Extract to read →
########################################

‘Our heart and soul is in Hull’: Celebrating 138 years of Arco in Local & Community History Month
It’s Local and Community History Month and safety experts Arco are celebrating by looking back on the company’s eventful 138-year history. Simon Bristow spoke to Customer Experience Director Richard Martin
In 1907, when a man called Tom Martin left Glasgow for Hull to become Managing Director of a rubber manufacturing company, neither he nor the business he was joining could have known what a transformative move it would be.
Not only did he help lay the foundations for what would become one of Hull’s most successful companies, and a globally recognised “Super Brand”, Mr Martin also began a family business dynasty that, five generations later, endures to this day.
That company is Arco, experts in safety and UK leader in its field, with 1,600 employees around the UK and China and a reputation second to none.
Arco provides an extensive range of safety products and services, from basic PPE to lending its expertise in some of the most hazardous and challenging environments imaginable. These have included assisting Government in its response to the 2015 Ebola crisis, and cleaning the clock face of “Big Ben”.
It was all very different in 1884 when the company was founded as Arthur Stanley Morrison and Co in Duke Street, London. It made solid rubber products, but even then had the ability to make an impression on national life by supplying solid rubber tennis balls to Wimbledon.
Mr Morrison was one of three directors of Leyland & Birmingham Rubber Company, and all three directors started the business.
But it wasn’t long before the company looked for a more favourable location, settling in the city with which it would become synonymous.
“The business struggled in London and identified Hull as a good place to move to because the shipping and industrial opportunities in Hull were greater than in London,” said Richard Martin, Director of Customer Experience at Arco, and a member of the fourth generation of Martins to work in the business.
The company relocated to Hull in 1890 and in 1898 changed its name to Asbestos & Rubber Company Ltd.

########################################

Task objective → Duplicate the stretch of the Arco history article from "That company is" through "balls to Wimbledon.", word for word. Work from the text on this page and nothing else.

########################################

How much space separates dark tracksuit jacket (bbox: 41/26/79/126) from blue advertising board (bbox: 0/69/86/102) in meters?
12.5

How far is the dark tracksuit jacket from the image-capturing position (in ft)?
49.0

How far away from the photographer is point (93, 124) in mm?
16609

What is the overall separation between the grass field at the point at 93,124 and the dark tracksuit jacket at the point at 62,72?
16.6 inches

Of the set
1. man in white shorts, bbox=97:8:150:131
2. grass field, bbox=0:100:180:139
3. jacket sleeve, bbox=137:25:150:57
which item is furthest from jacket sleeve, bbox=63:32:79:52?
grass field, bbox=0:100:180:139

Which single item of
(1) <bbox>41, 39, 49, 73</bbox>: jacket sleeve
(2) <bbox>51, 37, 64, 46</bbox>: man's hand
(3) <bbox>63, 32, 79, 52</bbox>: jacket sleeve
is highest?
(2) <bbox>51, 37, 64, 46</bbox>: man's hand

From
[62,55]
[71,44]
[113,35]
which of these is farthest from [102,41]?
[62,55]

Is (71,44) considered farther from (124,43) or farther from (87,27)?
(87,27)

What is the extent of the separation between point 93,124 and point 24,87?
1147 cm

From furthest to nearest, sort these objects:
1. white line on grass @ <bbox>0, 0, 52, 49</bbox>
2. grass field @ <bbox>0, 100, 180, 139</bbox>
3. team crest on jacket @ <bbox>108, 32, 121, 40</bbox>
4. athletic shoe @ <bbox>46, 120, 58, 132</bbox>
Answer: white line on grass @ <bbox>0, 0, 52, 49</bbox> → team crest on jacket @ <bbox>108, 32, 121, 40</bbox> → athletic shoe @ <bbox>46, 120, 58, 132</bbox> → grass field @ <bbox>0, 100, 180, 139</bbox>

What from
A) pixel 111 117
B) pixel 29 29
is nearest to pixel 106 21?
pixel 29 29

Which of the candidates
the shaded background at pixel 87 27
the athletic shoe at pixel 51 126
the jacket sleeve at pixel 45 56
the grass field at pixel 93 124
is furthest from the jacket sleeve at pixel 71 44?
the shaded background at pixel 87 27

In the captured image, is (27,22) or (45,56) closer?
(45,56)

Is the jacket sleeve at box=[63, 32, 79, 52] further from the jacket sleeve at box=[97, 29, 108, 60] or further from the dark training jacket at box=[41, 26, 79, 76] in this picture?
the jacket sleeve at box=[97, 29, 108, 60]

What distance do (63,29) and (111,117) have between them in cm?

########################################

Written answer →
That company is Arco, experts in safety and UK leader in its field, with 1,600 employees around the UK and China and a reputation second to none.
Arco provides an extensive range of safety products and services, from basic PPE to lending its expertise in some of the most hazardous and challenging environments imaginable. These have included assisting Government in its response to the 2015 Ebola crisis, and cleaning the clock face of “Big Ben”.
It was all very different in 1884 when the company was founded as Arthur Stanley Morrison and Co in Duke Street, London. It made solid rubber products, but even then had the ability to make an impression on national life by supplying solid rubber tennis balls to Wimbledon.